#### TEXT SHOWN
# # #

The submissions for this assignment are posts in the assignment’s discussion. Below are the discussion posts for Richard Bocchinfuso, or you can view the full discussion.

Is it possible for a company to have such a strong technical community that technical integrity is more important than the project itself?

Yes, with greater than 200 of QCI’s 340 employees being engineers, and executive management being comprised of engineers this is likely.
Throughout its 30 year existence, QCI has been an engineering-led organization. The composition of QCI’s executive leadership team indicates that QCI values technical integrity. (Kerzner, 2017, p. 105 – 107)

While doing research, I was interested to find that “in the tech industry, just 8 percent of CEOs at the largest 100 U.S. firms have primary backgrounds in sales, and less than 30 percent have any sales experience at all.” (Hutson, 2018) I feel like in my 25 years in tech I know a lot of CEOs who hail from the sales ranks, I wonder if these statistics have been skewed in recent years as a result of the FAANG (Links to an external site.)Links to an external site. phenomenon. With that said I also agree that many top-performing salespeople want to sell not manage.

QCI made an effort to implement a formal PMO (Project Management Office), but LOB (line-of-business) management reluctance had QCI adopt a fragmented project management structure. The value of a PMO is macro-level visibility across the organization. The fragmented structure that QCI adopted may have created some semblance of structure, but it did not address a macro level approach to project management.

Like most businesses, QCI’s business seems to adhere to the Pareto Principle (Understanding the Pareto Principle (The 80/20 Rule), n.d.), with 12 large customers in an estimated customer base of 52 total customers, ~ 23% of the customer base were large customers with ~ 77% of the customer base being small customers. (Kerzner, 2017, p. 107) While we don’t know the opportunity and revenue breakdown across QCI’s customer base if we apply the Pareto Principle, we can assume that 77% of the revenue and opportunity comes from 23% of the customer base. So many businesses struggle with focusing on the meaningful business.

It seems that the PMO was organized to focus on LOB (line-of-business) with focus on large and likely programmatic accounts, small and likely transactional accounts, internal R&D and capital equipment projects (which I assume are internal projects required to support the business).

What specific problems are present in the management of research and development projects?

Cross-functional project management with different organizational groups such as engineering, marketing product management, manufacturing, QA, finance and accounting all who lack strategic alignment and a vision of the desired outcome. (Kerzner, 2017, p. 108)

# # #

Resume the discussion post about QCI's project management, continuing from its last sentence.

#### SUPPLIED DATA
# # #

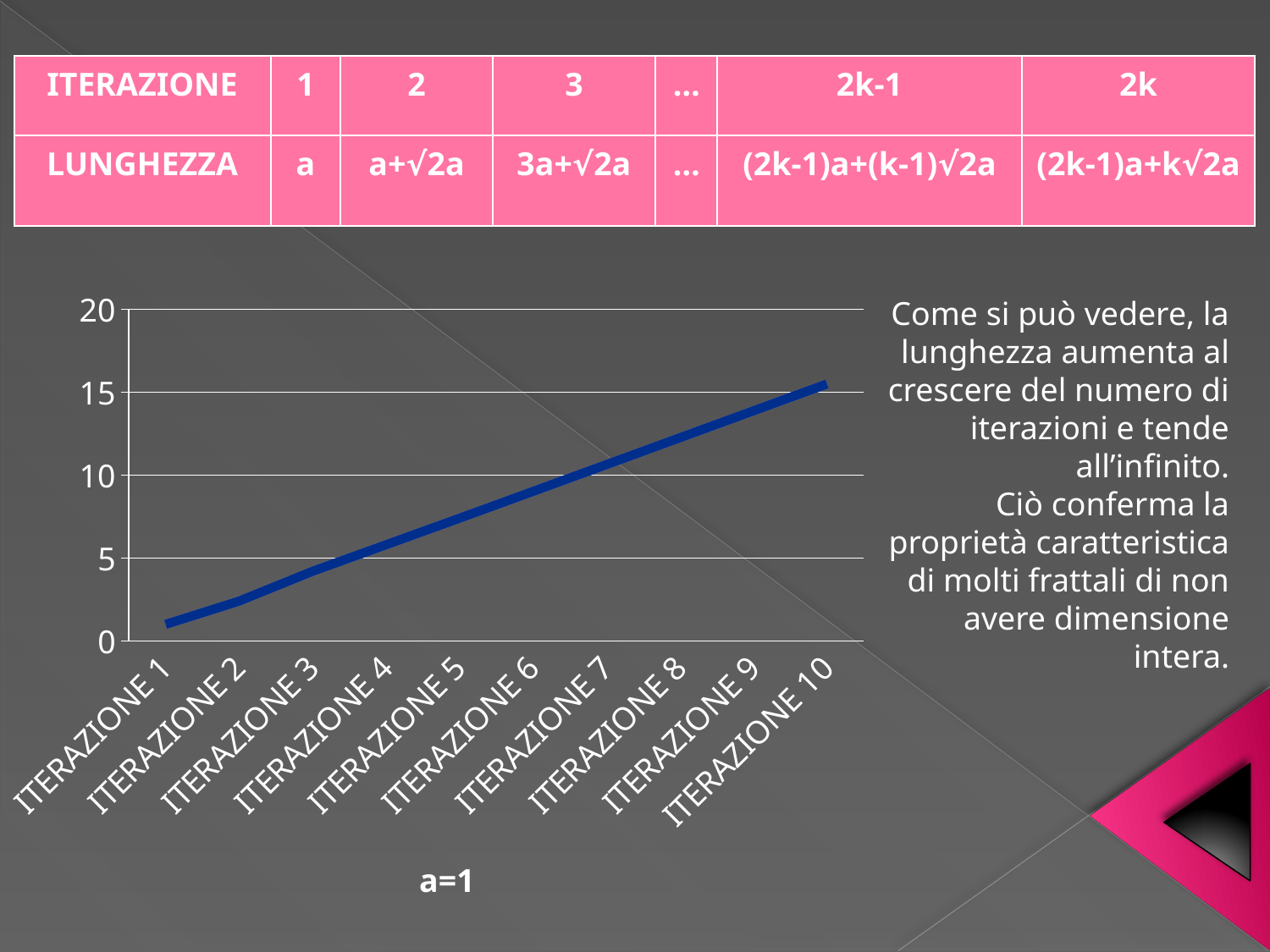
Is the value for ITERAZIONE 5 greater or less than 5? greater Is the value for ITERAZIONE 3 greater or less than 5? less Is the value for ITERAZIONE 1 greater or less than 5? less Which iteration has the lowest value on the chart? ITERAZIONE 1 Which iteration has the highest value on the chart? ITERAZIONE 10 What kind of chart is shown on the slide? line chart How many iterations are plotted along the x axis of the chart? 10 Does the plotted line rise or fall from ITERAZIONE 1 to ITERAZIONE 10? rise Which is larger, the value for ITERAZIONE 8 or the value for ITERAZIONE 2? ITERAZIONE 8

# # #

#### RESULT FOR THIS EXERCISE
The lack of strategic and outcome alignment has caused a lack of organizational vision. The lack of strategy and defined outcomes has created organizational misalignment and opposing objectives, where marketing wants to move faster and push products to market more quickly, manufacturing intends to be more conservative and slow the process to provide proper time for quality assurance, while finance and accounting wish to move faster to accelerate the return on investment. Project management is spending time mediating opposing divisional goals rather than managing the project in alignment with the broader organizational goals. (Kerzner, 2017, p. 108)

Project management feels it does not have control over R&D projects, with marketing canceling project on a whim it makes it difficult for project managers to focus.

While not directly impactful to R&D there is an indirect impact on R&D created by small projects which are extremely difficult to manage, lack of project alignment and economies of scale across transactional opportunities, improperly set expectations, and a constant prioritization of lager customers over smaller customers make creating a positive customer experience very difficult.

I love this line from and a16z podcast entitled “From Research to Startup, There and Back Again”: “The more you charge, the more successful the implementation will be.” – https://a16z.com/2018/10/07/academia-industry-leading-matters/
I suggest listening to the entire podcast, but if you want the most valuable lesson, listen to 11:00 – 13:00.

The same is true of large projects, there is a lack of respect for project management, with marketing and account teams feeling that project management adds no value and underdelivers of commitments. Because of the organizational engineering culture, engineers have a louder voice than project managers. There is a focus on trying to make every project successful which leads to mediocrity across the board rather than jettisoning projects and customers where excellence is unachievable to focus on delivering excellence and phenomenal customer experience. QCI is not making good decisions when managing through the Triple Constraint Model or the Value Triple Constraint Model. (Baratta, 2006)

Even though QCI has segmented, there are finite organizational resources, a lack of focus and clear well aligned corporate objectives results in waste which in this case has an impact on a critical aspect of the business, R&D which represents QCI’s innovation engine.

What recommendations would you make?

Marketing should develop detailed requirements documentation, and there should be a formal process for R&D and market testing. With the proper requirement and specification documentation created and approved, projects can be placed into the R&D pipeline, canceling a project at this point should anomalous. Right not it seems to be a common event which leads me to believe that marketing and the product managers are not following a formal BRD (Business Requirement Document), MRD (Marketing Requirement Document), PRD (Product Requirement Document), FSD (Functional Specification Document) process. (Logtenberg, 2017) QCI needs to add operational rigor to their R&D pipeline; marketing is highly accountable for requirement documentation, marketing does not need to own project management, what they need to do is focus on proper requirements gathering and documentation.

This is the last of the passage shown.